Blair Edward, Redwood Charles, de Jesus Oliveira Marisa, Moolman-Smook J C, Brink Paul, Corfield V A, Ostman-Smith Ingegerd, Watkins Hugh
Department of Cardiovascular Medicine, University of Oxford and John Radcliffe Hospital, Oxford, UK.
Circ Res. 2002 Feb 22;90(3):263-9. doi: 10.1161/hh0302.104532.
Familial hypertrophic cardiomyopathy (HCM) is caused by mutations in 9 sarcomeric protein genes. The most commonly affected is beta-myosin heavy chain (MYH7), where missense mutations cluster in the head and neck regions and directly affect motor function. Comparable mutations have not been described in the light meromyosin (LMM) region of the myosin rod, nor would these be expected to directly affect motor function. We studied 82 probands with HCM in whom no mutations had been found in MYH7 exons encoding the head and neck regions of myosin nor in the other frequently implicated disease genes. Primers were designed to amplify exons 24 to 40 of MYH7. These amplimers were subjected to temperature modulated heteroduplex analysis by denaturing high-performance liquid chromatography. An Ala1379Thr missense mutation in exon 30 segregated with disease in three families and was not present in 200 normal chromosomes.

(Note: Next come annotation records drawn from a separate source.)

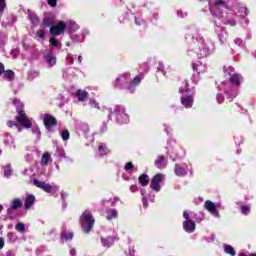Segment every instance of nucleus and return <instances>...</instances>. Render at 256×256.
I'll list each match as a JSON object with an SVG mask.
<instances>
[{
  "label": "nucleus",
  "instance_id": "nucleus-1",
  "mask_svg": "<svg viewBox=\"0 0 256 256\" xmlns=\"http://www.w3.org/2000/svg\"><path fill=\"white\" fill-rule=\"evenodd\" d=\"M209 11L213 17L221 19L227 25H235V19H232L233 13H229V3L225 0H208Z\"/></svg>",
  "mask_w": 256,
  "mask_h": 256
},
{
  "label": "nucleus",
  "instance_id": "nucleus-2",
  "mask_svg": "<svg viewBox=\"0 0 256 256\" xmlns=\"http://www.w3.org/2000/svg\"><path fill=\"white\" fill-rule=\"evenodd\" d=\"M192 42L194 45L193 51L198 57H200V59H205V57H209V55H211V51H213V44L206 41L203 36L195 34L192 36Z\"/></svg>",
  "mask_w": 256,
  "mask_h": 256
},
{
  "label": "nucleus",
  "instance_id": "nucleus-3",
  "mask_svg": "<svg viewBox=\"0 0 256 256\" xmlns=\"http://www.w3.org/2000/svg\"><path fill=\"white\" fill-rule=\"evenodd\" d=\"M108 119L110 121H117V123H129V115L125 113L123 106H116L115 108H109Z\"/></svg>",
  "mask_w": 256,
  "mask_h": 256
},
{
  "label": "nucleus",
  "instance_id": "nucleus-4",
  "mask_svg": "<svg viewBox=\"0 0 256 256\" xmlns=\"http://www.w3.org/2000/svg\"><path fill=\"white\" fill-rule=\"evenodd\" d=\"M14 105L18 113L16 116L17 123H20V125H23V127L26 129H31V118L27 117V114H25V111H23V103H21L19 100H14Z\"/></svg>",
  "mask_w": 256,
  "mask_h": 256
},
{
  "label": "nucleus",
  "instance_id": "nucleus-5",
  "mask_svg": "<svg viewBox=\"0 0 256 256\" xmlns=\"http://www.w3.org/2000/svg\"><path fill=\"white\" fill-rule=\"evenodd\" d=\"M80 225L83 233H91V229L95 225V218H93V214L91 211L86 210L82 213L80 217Z\"/></svg>",
  "mask_w": 256,
  "mask_h": 256
},
{
  "label": "nucleus",
  "instance_id": "nucleus-6",
  "mask_svg": "<svg viewBox=\"0 0 256 256\" xmlns=\"http://www.w3.org/2000/svg\"><path fill=\"white\" fill-rule=\"evenodd\" d=\"M179 93H181V105L185 107V109H191L193 107V94L191 93V89H189V84H185L179 89Z\"/></svg>",
  "mask_w": 256,
  "mask_h": 256
},
{
  "label": "nucleus",
  "instance_id": "nucleus-7",
  "mask_svg": "<svg viewBox=\"0 0 256 256\" xmlns=\"http://www.w3.org/2000/svg\"><path fill=\"white\" fill-rule=\"evenodd\" d=\"M218 89L219 91H224L229 101H233V99L237 97V89H235L229 82H222Z\"/></svg>",
  "mask_w": 256,
  "mask_h": 256
},
{
  "label": "nucleus",
  "instance_id": "nucleus-8",
  "mask_svg": "<svg viewBox=\"0 0 256 256\" xmlns=\"http://www.w3.org/2000/svg\"><path fill=\"white\" fill-rule=\"evenodd\" d=\"M193 71L194 74L192 76V81L193 83H199V79H201V73H205V71H207V66H205V64H203L200 61L195 62L193 65Z\"/></svg>",
  "mask_w": 256,
  "mask_h": 256
},
{
  "label": "nucleus",
  "instance_id": "nucleus-9",
  "mask_svg": "<svg viewBox=\"0 0 256 256\" xmlns=\"http://www.w3.org/2000/svg\"><path fill=\"white\" fill-rule=\"evenodd\" d=\"M219 207H221V203H213L211 200H206L204 203V208L206 211L210 214L213 215V217H216V219L221 218V214H219Z\"/></svg>",
  "mask_w": 256,
  "mask_h": 256
},
{
  "label": "nucleus",
  "instance_id": "nucleus-10",
  "mask_svg": "<svg viewBox=\"0 0 256 256\" xmlns=\"http://www.w3.org/2000/svg\"><path fill=\"white\" fill-rule=\"evenodd\" d=\"M225 73H227L230 77V83L234 85V87H239L241 83H243V76L241 74L234 73L233 67L229 66L225 68Z\"/></svg>",
  "mask_w": 256,
  "mask_h": 256
},
{
  "label": "nucleus",
  "instance_id": "nucleus-11",
  "mask_svg": "<svg viewBox=\"0 0 256 256\" xmlns=\"http://www.w3.org/2000/svg\"><path fill=\"white\" fill-rule=\"evenodd\" d=\"M67 29V24L63 20H59L56 25L50 27V35L52 37H59V35H63L65 30Z\"/></svg>",
  "mask_w": 256,
  "mask_h": 256
},
{
  "label": "nucleus",
  "instance_id": "nucleus-12",
  "mask_svg": "<svg viewBox=\"0 0 256 256\" xmlns=\"http://www.w3.org/2000/svg\"><path fill=\"white\" fill-rule=\"evenodd\" d=\"M129 81H131V73L126 72L116 78L114 85L122 89H127L129 87Z\"/></svg>",
  "mask_w": 256,
  "mask_h": 256
},
{
  "label": "nucleus",
  "instance_id": "nucleus-13",
  "mask_svg": "<svg viewBox=\"0 0 256 256\" xmlns=\"http://www.w3.org/2000/svg\"><path fill=\"white\" fill-rule=\"evenodd\" d=\"M163 179H165V175L156 174L151 180L150 189L159 193V191H161V182Z\"/></svg>",
  "mask_w": 256,
  "mask_h": 256
},
{
  "label": "nucleus",
  "instance_id": "nucleus-14",
  "mask_svg": "<svg viewBox=\"0 0 256 256\" xmlns=\"http://www.w3.org/2000/svg\"><path fill=\"white\" fill-rule=\"evenodd\" d=\"M143 73H140L139 75H137L136 77H134L128 84L127 86V91H129V93H135V89H137V87H139V85L141 84V81H143Z\"/></svg>",
  "mask_w": 256,
  "mask_h": 256
},
{
  "label": "nucleus",
  "instance_id": "nucleus-15",
  "mask_svg": "<svg viewBox=\"0 0 256 256\" xmlns=\"http://www.w3.org/2000/svg\"><path fill=\"white\" fill-rule=\"evenodd\" d=\"M32 183L35 187L38 189H42L45 193H52L53 192V186L51 184L46 183L45 181H40L38 179H33Z\"/></svg>",
  "mask_w": 256,
  "mask_h": 256
},
{
  "label": "nucleus",
  "instance_id": "nucleus-16",
  "mask_svg": "<svg viewBox=\"0 0 256 256\" xmlns=\"http://www.w3.org/2000/svg\"><path fill=\"white\" fill-rule=\"evenodd\" d=\"M43 59L49 69H51V68L55 67V65H57V56L53 52L44 54Z\"/></svg>",
  "mask_w": 256,
  "mask_h": 256
},
{
  "label": "nucleus",
  "instance_id": "nucleus-17",
  "mask_svg": "<svg viewBox=\"0 0 256 256\" xmlns=\"http://www.w3.org/2000/svg\"><path fill=\"white\" fill-rule=\"evenodd\" d=\"M43 122L47 131H51V127H55L57 125V119H55L51 114H44Z\"/></svg>",
  "mask_w": 256,
  "mask_h": 256
},
{
  "label": "nucleus",
  "instance_id": "nucleus-18",
  "mask_svg": "<svg viewBox=\"0 0 256 256\" xmlns=\"http://www.w3.org/2000/svg\"><path fill=\"white\" fill-rule=\"evenodd\" d=\"M76 133H78V135H84L86 139H89V124L85 122L76 124Z\"/></svg>",
  "mask_w": 256,
  "mask_h": 256
},
{
  "label": "nucleus",
  "instance_id": "nucleus-19",
  "mask_svg": "<svg viewBox=\"0 0 256 256\" xmlns=\"http://www.w3.org/2000/svg\"><path fill=\"white\" fill-rule=\"evenodd\" d=\"M174 174L176 177H187V169L180 163H176L174 166Z\"/></svg>",
  "mask_w": 256,
  "mask_h": 256
},
{
  "label": "nucleus",
  "instance_id": "nucleus-20",
  "mask_svg": "<svg viewBox=\"0 0 256 256\" xmlns=\"http://www.w3.org/2000/svg\"><path fill=\"white\" fill-rule=\"evenodd\" d=\"M237 12L239 16L242 17V19H244V24L249 25V20L245 18L247 15H249V11L247 10V7H245V5L243 4H239L237 6Z\"/></svg>",
  "mask_w": 256,
  "mask_h": 256
},
{
  "label": "nucleus",
  "instance_id": "nucleus-21",
  "mask_svg": "<svg viewBox=\"0 0 256 256\" xmlns=\"http://www.w3.org/2000/svg\"><path fill=\"white\" fill-rule=\"evenodd\" d=\"M154 165H155V167H157V169H166L167 168V159L163 155H159L155 159Z\"/></svg>",
  "mask_w": 256,
  "mask_h": 256
},
{
  "label": "nucleus",
  "instance_id": "nucleus-22",
  "mask_svg": "<svg viewBox=\"0 0 256 256\" xmlns=\"http://www.w3.org/2000/svg\"><path fill=\"white\" fill-rule=\"evenodd\" d=\"M195 221L193 220H185L183 222V229L186 233H195Z\"/></svg>",
  "mask_w": 256,
  "mask_h": 256
},
{
  "label": "nucleus",
  "instance_id": "nucleus-23",
  "mask_svg": "<svg viewBox=\"0 0 256 256\" xmlns=\"http://www.w3.org/2000/svg\"><path fill=\"white\" fill-rule=\"evenodd\" d=\"M66 29L70 31V34L75 33V31H79V24L73 20H66Z\"/></svg>",
  "mask_w": 256,
  "mask_h": 256
},
{
  "label": "nucleus",
  "instance_id": "nucleus-24",
  "mask_svg": "<svg viewBox=\"0 0 256 256\" xmlns=\"http://www.w3.org/2000/svg\"><path fill=\"white\" fill-rule=\"evenodd\" d=\"M101 243H102V247H106L107 249H109V247H111L113 245V243H115V238L113 236H108V237H101Z\"/></svg>",
  "mask_w": 256,
  "mask_h": 256
},
{
  "label": "nucleus",
  "instance_id": "nucleus-25",
  "mask_svg": "<svg viewBox=\"0 0 256 256\" xmlns=\"http://www.w3.org/2000/svg\"><path fill=\"white\" fill-rule=\"evenodd\" d=\"M119 217V212L116 209H108L106 211V219L107 221H113V219H117Z\"/></svg>",
  "mask_w": 256,
  "mask_h": 256
},
{
  "label": "nucleus",
  "instance_id": "nucleus-26",
  "mask_svg": "<svg viewBox=\"0 0 256 256\" xmlns=\"http://www.w3.org/2000/svg\"><path fill=\"white\" fill-rule=\"evenodd\" d=\"M35 205V195L30 194L27 196L25 202H24V207L25 209L29 210L31 207Z\"/></svg>",
  "mask_w": 256,
  "mask_h": 256
},
{
  "label": "nucleus",
  "instance_id": "nucleus-27",
  "mask_svg": "<svg viewBox=\"0 0 256 256\" xmlns=\"http://www.w3.org/2000/svg\"><path fill=\"white\" fill-rule=\"evenodd\" d=\"M75 97H77L78 101L83 102L87 97H89V92H87V90H77L75 92Z\"/></svg>",
  "mask_w": 256,
  "mask_h": 256
},
{
  "label": "nucleus",
  "instance_id": "nucleus-28",
  "mask_svg": "<svg viewBox=\"0 0 256 256\" xmlns=\"http://www.w3.org/2000/svg\"><path fill=\"white\" fill-rule=\"evenodd\" d=\"M2 75L3 79H6V81H13L15 79V72H13V70H4Z\"/></svg>",
  "mask_w": 256,
  "mask_h": 256
},
{
  "label": "nucleus",
  "instance_id": "nucleus-29",
  "mask_svg": "<svg viewBox=\"0 0 256 256\" xmlns=\"http://www.w3.org/2000/svg\"><path fill=\"white\" fill-rule=\"evenodd\" d=\"M224 253L226 255L236 256L237 252L235 251V248L229 244H224Z\"/></svg>",
  "mask_w": 256,
  "mask_h": 256
},
{
  "label": "nucleus",
  "instance_id": "nucleus-30",
  "mask_svg": "<svg viewBox=\"0 0 256 256\" xmlns=\"http://www.w3.org/2000/svg\"><path fill=\"white\" fill-rule=\"evenodd\" d=\"M98 152L101 157H103L104 155H107V153H109V150L107 149V145H105V143H99Z\"/></svg>",
  "mask_w": 256,
  "mask_h": 256
},
{
  "label": "nucleus",
  "instance_id": "nucleus-31",
  "mask_svg": "<svg viewBox=\"0 0 256 256\" xmlns=\"http://www.w3.org/2000/svg\"><path fill=\"white\" fill-rule=\"evenodd\" d=\"M138 181H139L140 185H142L143 187H147V185H149V176L147 174H142L138 178Z\"/></svg>",
  "mask_w": 256,
  "mask_h": 256
},
{
  "label": "nucleus",
  "instance_id": "nucleus-32",
  "mask_svg": "<svg viewBox=\"0 0 256 256\" xmlns=\"http://www.w3.org/2000/svg\"><path fill=\"white\" fill-rule=\"evenodd\" d=\"M22 207H23V201H21V199L15 198L12 201V205H11L12 209L16 210V209H21Z\"/></svg>",
  "mask_w": 256,
  "mask_h": 256
},
{
  "label": "nucleus",
  "instance_id": "nucleus-33",
  "mask_svg": "<svg viewBox=\"0 0 256 256\" xmlns=\"http://www.w3.org/2000/svg\"><path fill=\"white\" fill-rule=\"evenodd\" d=\"M50 160H51V155L49 154V152H45L41 158V165H44V166L49 165Z\"/></svg>",
  "mask_w": 256,
  "mask_h": 256
},
{
  "label": "nucleus",
  "instance_id": "nucleus-34",
  "mask_svg": "<svg viewBox=\"0 0 256 256\" xmlns=\"http://www.w3.org/2000/svg\"><path fill=\"white\" fill-rule=\"evenodd\" d=\"M3 169H4V177H6V179H9V177H11L13 173V168H11V164H7L6 166L3 167Z\"/></svg>",
  "mask_w": 256,
  "mask_h": 256
},
{
  "label": "nucleus",
  "instance_id": "nucleus-35",
  "mask_svg": "<svg viewBox=\"0 0 256 256\" xmlns=\"http://www.w3.org/2000/svg\"><path fill=\"white\" fill-rule=\"evenodd\" d=\"M62 241H71L73 240V232H63L61 234Z\"/></svg>",
  "mask_w": 256,
  "mask_h": 256
},
{
  "label": "nucleus",
  "instance_id": "nucleus-36",
  "mask_svg": "<svg viewBox=\"0 0 256 256\" xmlns=\"http://www.w3.org/2000/svg\"><path fill=\"white\" fill-rule=\"evenodd\" d=\"M28 17L33 25H39V17L35 13H30Z\"/></svg>",
  "mask_w": 256,
  "mask_h": 256
},
{
  "label": "nucleus",
  "instance_id": "nucleus-37",
  "mask_svg": "<svg viewBox=\"0 0 256 256\" xmlns=\"http://www.w3.org/2000/svg\"><path fill=\"white\" fill-rule=\"evenodd\" d=\"M242 215H249L251 213V206L249 205H242L240 208Z\"/></svg>",
  "mask_w": 256,
  "mask_h": 256
},
{
  "label": "nucleus",
  "instance_id": "nucleus-38",
  "mask_svg": "<svg viewBox=\"0 0 256 256\" xmlns=\"http://www.w3.org/2000/svg\"><path fill=\"white\" fill-rule=\"evenodd\" d=\"M146 193L147 191L145 189H141L143 207H149V202H147V196L145 195Z\"/></svg>",
  "mask_w": 256,
  "mask_h": 256
},
{
  "label": "nucleus",
  "instance_id": "nucleus-39",
  "mask_svg": "<svg viewBox=\"0 0 256 256\" xmlns=\"http://www.w3.org/2000/svg\"><path fill=\"white\" fill-rule=\"evenodd\" d=\"M15 229L18 231V233H25V224L23 222H18L15 225Z\"/></svg>",
  "mask_w": 256,
  "mask_h": 256
},
{
  "label": "nucleus",
  "instance_id": "nucleus-40",
  "mask_svg": "<svg viewBox=\"0 0 256 256\" xmlns=\"http://www.w3.org/2000/svg\"><path fill=\"white\" fill-rule=\"evenodd\" d=\"M89 105L92 107V109H101V106H99V102H97L96 99H90L89 100Z\"/></svg>",
  "mask_w": 256,
  "mask_h": 256
},
{
  "label": "nucleus",
  "instance_id": "nucleus-41",
  "mask_svg": "<svg viewBox=\"0 0 256 256\" xmlns=\"http://www.w3.org/2000/svg\"><path fill=\"white\" fill-rule=\"evenodd\" d=\"M33 135H36L37 139H41V130L39 129V126H34L32 128Z\"/></svg>",
  "mask_w": 256,
  "mask_h": 256
},
{
  "label": "nucleus",
  "instance_id": "nucleus-42",
  "mask_svg": "<svg viewBox=\"0 0 256 256\" xmlns=\"http://www.w3.org/2000/svg\"><path fill=\"white\" fill-rule=\"evenodd\" d=\"M5 143L6 145H13L14 139H13V136H11V134H6Z\"/></svg>",
  "mask_w": 256,
  "mask_h": 256
},
{
  "label": "nucleus",
  "instance_id": "nucleus-43",
  "mask_svg": "<svg viewBox=\"0 0 256 256\" xmlns=\"http://www.w3.org/2000/svg\"><path fill=\"white\" fill-rule=\"evenodd\" d=\"M63 141H69V137H70V134H69V130H63L61 133H60Z\"/></svg>",
  "mask_w": 256,
  "mask_h": 256
},
{
  "label": "nucleus",
  "instance_id": "nucleus-44",
  "mask_svg": "<svg viewBox=\"0 0 256 256\" xmlns=\"http://www.w3.org/2000/svg\"><path fill=\"white\" fill-rule=\"evenodd\" d=\"M157 71L158 73H162V75L164 76L167 75V72L165 71V65H163L162 63H159Z\"/></svg>",
  "mask_w": 256,
  "mask_h": 256
},
{
  "label": "nucleus",
  "instance_id": "nucleus-45",
  "mask_svg": "<svg viewBox=\"0 0 256 256\" xmlns=\"http://www.w3.org/2000/svg\"><path fill=\"white\" fill-rule=\"evenodd\" d=\"M49 43L52 45V47H59V40H57L55 37L50 38Z\"/></svg>",
  "mask_w": 256,
  "mask_h": 256
},
{
  "label": "nucleus",
  "instance_id": "nucleus-46",
  "mask_svg": "<svg viewBox=\"0 0 256 256\" xmlns=\"http://www.w3.org/2000/svg\"><path fill=\"white\" fill-rule=\"evenodd\" d=\"M66 62L68 65H73L75 63V59L73 58V54L69 53L66 57Z\"/></svg>",
  "mask_w": 256,
  "mask_h": 256
},
{
  "label": "nucleus",
  "instance_id": "nucleus-47",
  "mask_svg": "<svg viewBox=\"0 0 256 256\" xmlns=\"http://www.w3.org/2000/svg\"><path fill=\"white\" fill-rule=\"evenodd\" d=\"M8 239H10V241H12V243H15V241H17V234L10 232L7 235Z\"/></svg>",
  "mask_w": 256,
  "mask_h": 256
},
{
  "label": "nucleus",
  "instance_id": "nucleus-48",
  "mask_svg": "<svg viewBox=\"0 0 256 256\" xmlns=\"http://www.w3.org/2000/svg\"><path fill=\"white\" fill-rule=\"evenodd\" d=\"M125 171H132V169H135V166L133 165V162H127L124 166Z\"/></svg>",
  "mask_w": 256,
  "mask_h": 256
},
{
  "label": "nucleus",
  "instance_id": "nucleus-49",
  "mask_svg": "<svg viewBox=\"0 0 256 256\" xmlns=\"http://www.w3.org/2000/svg\"><path fill=\"white\" fill-rule=\"evenodd\" d=\"M43 25H45V27H52L53 25V20H51L50 18H45L43 20Z\"/></svg>",
  "mask_w": 256,
  "mask_h": 256
},
{
  "label": "nucleus",
  "instance_id": "nucleus-50",
  "mask_svg": "<svg viewBox=\"0 0 256 256\" xmlns=\"http://www.w3.org/2000/svg\"><path fill=\"white\" fill-rule=\"evenodd\" d=\"M7 125H8V127H16L18 133H20L21 127H19V124L15 123V122H13V121H9V122L7 123Z\"/></svg>",
  "mask_w": 256,
  "mask_h": 256
},
{
  "label": "nucleus",
  "instance_id": "nucleus-51",
  "mask_svg": "<svg viewBox=\"0 0 256 256\" xmlns=\"http://www.w3.org/2000/svg\"><path fill=\"white\" fill-rule=\"evenodd\" d=\"M23 175H27L28 177H31L33 175V168H26L23 171Z\"/></svg>",
  "mask_w": 256,
  "mask_h": 256
},
{
  "label": "nucleus",
  "instance_id": "nucleus-52",
  "mask_svg": "<svg viewBox=\"0 0 256 256\" xmlns=\"http://www.w3.org/2000/svg\"><path fill=\"white\" fill-rule=\"evenodd\" d=\"M216 99H217V103H219V104H221V103H223V101H225V98L223 97V94H221V93L217 94Z\"/></svg>",
  "mask_w": 256,
  "mask_h": 256
},
{
  "label": "nucleus",
  "instance_id": "nucleus-53",
  "mask_svg": "<svg viewBox=\"0 0 256 256\" xmlns=\"http://www.w3.org/2000/svg\"><path fill=\"white\" fill-rule=\"evenodd\" d=\"M177 16L180 17V19H185V17H187V12H183V10H179L177 12Z\"/></svg>",
  "mask_w": 256,
  "mask_h": 256
},
{
  "label": "nucleus",
  "instance_id": "nucleus-54",
  "mask_svg": "<svg viewBox=\"0 0 256 256\" xmlns=\"http://www.w3.org/2000/svg\"><path fill=\"white\" fill-rule=\"evenodd\" d=\"M143 23V18L141 16H135V24L141 26Z\"/></svg>",
  "mask_w": 256,
  "mask_h": 256
},
{
  "label": "nucleus",
  "instance_id": "nucleus-55",
  "mask_svg": "<svg viewBox=\"0 0 256 256\" xmlns=\"http://www.w3.org/2000/svg\"><path fill=\"white\" fill-rule=\"evenodd\" d=\"M36 35H37V37H39L40 39H45V31H43V30H38V31L36 32Z\"/></svg>",
  "mask_w": 256,
  "mask_h": 256
},
{
  "label": "nucleus",
  "instance_id": "nucleus-56",
  "mask_svg": "<svg viewBox=\"0 0 256 256\" xmlns=\"http://www.w3.org/2000/svg\"><path fill=\"white\" fill-rule=\"evenodd\" d=\"M183 217L185 221H191V215H189V212H187L186 210L183 212Z\"/></svg>",
  "mask_w": 256,
  "mask_h": 256
},
{
  "label": "nucleus",
  "instance_id": "nucleus-57",
  "mask_svg": "<svg viewBox=\"0 0 256 256\" xmlns=\"http://www.w3.org/2000/svg\"><path fill=\"white\" fill-rule=\"evenodd\" d=\"M47 3L50 7H57V0H47Z\"/></svg>",
  "mask_w": 256,
  "mask_h": 256
},
{
  "label": "nucleus",
  "instance_id": "nucleus-58",
  "mask_svg": "<svg viewBox=\"0 0 256 256\" xmlns=\"http://www.w3.org/2000/svg\"><path fill=\"white\" fill-rule=\"evenodd\" d=\"M208 243H213L215 241V234H211L208 238H206Z\"/></svg>",
  "mask_w": 256,
  "mask_h": 256
},
{
  "label": "nucleus",
  "instance_id": "nucleus-59",
  "mask_svg": "<svg viewBox=\"0 0 256 256\" xmlns=\"http://www.w3.org/2000/svg\"><path fill=\"white\" fill-rule=\"evenodd\" d=\"M234 43H235V45H238V47H241V45H243V40L240 38H236L234 40Z\"/></svg>",
  "mask_w": 256,
  "mask_h": 256
},
{
  "label": "nucleus",
  "instance_id": "nucleus-60",
  "mask_svg": "<svg viewBox=\"0 0 256 256\" xmlns=\"http://www.w3.org/2000/svg\"><path fill=\"white\" fill-rule=\"evenodd\" d=\"M110 205L112 206V207H115V205H117V201H118V199L117 198H110Z\"/></svg>",
  "mask_w": 256,
  "mask_h": 256
},
{
  "label": "nucleus",
  "instance_id": "nucleus-61",
  "mask_svg": "<svg viewBox=\"0 0 256 256\" xmlns=\"http://www.w3.org/2000/svg\"><path fill=\"white\" fill-rule=\"evenodd\" d=\"M87 35H89V30H87V29L82 30L81 37L83 39H85V37H87Z\"/></svg>",
  "mask_w": 256,
  "mask_h": 256
},
{
  "label": "nucleus",
  "instance_id": "nucleus-62",
  "mask_svg": "<svg viewBox=\"0 0 256 256\" xmlns=\"http://www.w3.org/2000/svg\"><path fill=\"white\" fill-rule=\"evenodd\" d=\"M5 73V65L0 62V75H3Z\"/></svg>",
  "mask_w": 256,
  "mask_h": 256
},
{
  "label": "nucleus",
  "instance_id": "nucleus-63",
  "mask_svg": "<svg viewBox=\"0 0 256 256\" xmlns=\"http://www.w3.org/2000/svg\"><path fill=\"white\" fill-rule=\"evenodd\" d=\"M136 190H137V185H131V186H130V191H131L132 193H135Z\"/></svg>",
  "mask_w": 256,
  "mask_h": 256
},
{
  "label": "nucleus",
  "instance_id": "nucleus-64",
  "mask_svg": "<svg viewBox=\"0 0 256 256\" xmlns=\"http://www.w3.org/2000/svg\"><path fill=\"white\" fill-rule=\"evenodd\" d=\"M218 39L220 40L221 43H225V37H223V35L219 34Z\"/></svg>",
  "mask_w": 256,
  "mask_h": 256
}]
</instances>
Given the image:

The mutation occurred on two haplotypes, indicating that it was not a polymorphism linked with another disease-causing mutation. The position of this residue within the LMM region of myosin suggests that it may be important for thick filament assembly or for accessory protein binding. A further missense mutation in exon 37, Ser1776Gly, segregated with disease in a single family and was absent from 400 population-matched control chromosomes. Because the Ser1776 residue occupies a core position in the myosin rod at which the substitution of glycine is extremely energetically unfavorable, it is likely to disrupt the coiled-coil structure. We conclude that mutation of the LMM can cause HCM and that such mutations may act through novel mechanisms of disease pathogenesis involving myosin filament assembly or interaction with thick filament binding proteins.
家族性肥厚型心肌病(HCM)由9种肌节蛋白基因突变引起。最常受影响的是β-肌球蛋白重链(MYH7),错义突变集中在头部和颈部区域,直接影响运动功能。在肌球蛋白杆的轻酶解肌球蛋白(LMM)区域尚未发现类似突变,预计这些突变也不会直接影响运动功能。我们研究了82例HCM先证者,在编码肌球蛋白头部和颈部区域的MYH7外显子以及其他常见的相关疾病基因中均未发现突变。设计引物扩增MYH7的外显子24至40。通过变性高效液相色谱对这些扩增产物进行温度调制异源双链分析。外显子30中的Ala1379Thr错义突变在三个家族中与疾病共分离,在200条正常染色体中不存在。该突变出现在两种单倍型上,表明它不是与另一个致病突变连锁的多态性。该残基在肌球蛋白LMM区域内的位置表明,它可能对粗肌丝组装或辅助蛋白结合很重要。外显子37中的另一个错义突变Ser1776Gly在一个家族中与疾病共分离,在400条群体匹配的对照染色体中不存在。由于Ser1776残基在肌球蛋白杆中占据核心位置,在此处用甘氨酸替代在能量上极不利,因此可能会破坏卷曲螺旋结构。我们得出结论,LMM突变可导致HCM,并且此类突变可能通过涉及肌球蛋白丝组装或与粗肌丝结合蛋白相互作用的新型疾病发病机制起作用。